Sunday, April 21, 2013

Where Do Questions Fit In At Genealogy Conferences

I know what I want and expect from a genealogy conference may be different from the person sitting next to me in a session. However, there is something we most likely have very much in common...questions. I have questions, the person beside me has questions, the person two rows up has questions as well. Do our questions have a place at conferences? If you have a question about German research then attend a session related to that topic. The same for Midwest research, or passenger lists questions, attend those types of sessions.

But what about MY question? I have a question that is specific to my research. I have a question that is specific to my research goal. I have a question that is specific to my family. Is a class on how to find parish records in Germany going to answer my question? No, because I already have the records, my question is much more specific.

I may be able to corner the speaker before or after their talk and ask my specific question. I would never do that though as I know they are on a time frame to get set up and then get to their next presentation. I may be able to make it to the exhibit hall and find an exhibitor with an "ask the expert" table. Theses are options but they seem limited to me and I would like to maximize my options when I am at a conference with potentially a dozen or two dozen people that could help with my specific question.

Some conferences have recognized this desire for attendees to discuss their topic of choice by offering "unconferencing" options and panel discussions where in the audience submits questions. I like both of those options but would like to take it a bit further. Round tables...literally. Have a room full of round tables, 8 to a table, with a discussion topic assigned and also have free-for-all tables.
--------------------
• WRITTEN REQUEST 1: In the post on questions at genealogy conferences, reproduce word for word the passage starting at "Some conferences have" and ending at "have free-for-all tables.".
• WRITTEN REQUEST 2: List the research topics that the first paragraph of the post on questions at genealogy conferences names as subjects of sessions to attend.
• WRITTEN REQUEST 3: Extend the post on questions at genealogy conferences, picking up after its final sentence.
The material after this point comes from a different source.

• SOURCE MATERIAL:
--------------------
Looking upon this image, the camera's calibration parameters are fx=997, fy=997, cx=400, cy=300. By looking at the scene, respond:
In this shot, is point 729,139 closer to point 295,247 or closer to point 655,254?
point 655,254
--------------------
• REPLY 1:
Some conferences have recognized this desire for attendees to discuss their topic of choice by offering "unconferencing" options and panel discussions where in the audience submits questions. I like both of those options but would like to take it a bit further. Round tables...literally. Have a room full of round tables, 8 to a table, with a discussion topic assigned and also have free-for-all tables.

• REPLY 2: German research, Midwest research, passenger lists

• REPLY 3:
So, if I see a sign on the table that says "German Church Records" that's where you will find me. Or perhaps I get that question answered and I want help with land records, then I will be looking for that table. The conversation begins with each person asking questions then flows into giving advise, examples or, even better, exchanging contact information to discuss more in depth later.

I attend an industry specific conference each March related to my career. This is a four-day conference that has round table sessions offered on three days. The round table sessions fill up every year.  People like to have the opportunity to discuss specifics and get specific answers. People like to share stories and simply talk with like-minded individuals.

Maybe it's because I'm in this limbo land of more than a beginner, somewhat advanced intermediate but not ready for an institute genealogist that round tables hold such appeal to me. Of course it could also be that I like to talk more than I like to listen to a presenter. Either way, I think round tables could be a powerfully, engaging experience for any and all genealogy conferences. I hope they begin appearing regularly in the future.


  1. I. Love. This.

    I would LOVE to see round table formats at conference. Nothing better for me than just "talking it through" (which is, of course, why I love genchat so much!). Great post, Jenna!
    ~ Jen

    1. I. KNOW. IT! :) Also, what better way to "advertise" that you are a thought leader in your area of expertise than by helping other people!! See, I think that professionals would want this opportunity for one-on-one with a captive audience!

  2. Jenna, good point--at least from my viewpoint of someone who has also attended work-related conferences in which I wished to be able to just get up and ask my specific question.

    On the other hand, we just tried a round table approach at our local genealogical society meeting. It was a first time experiment, so we really didn't know how well it would do. Actually, the people involved said they liked it--but maybe I wonder if more people would be needed to achieve "critical mass" (so to speak).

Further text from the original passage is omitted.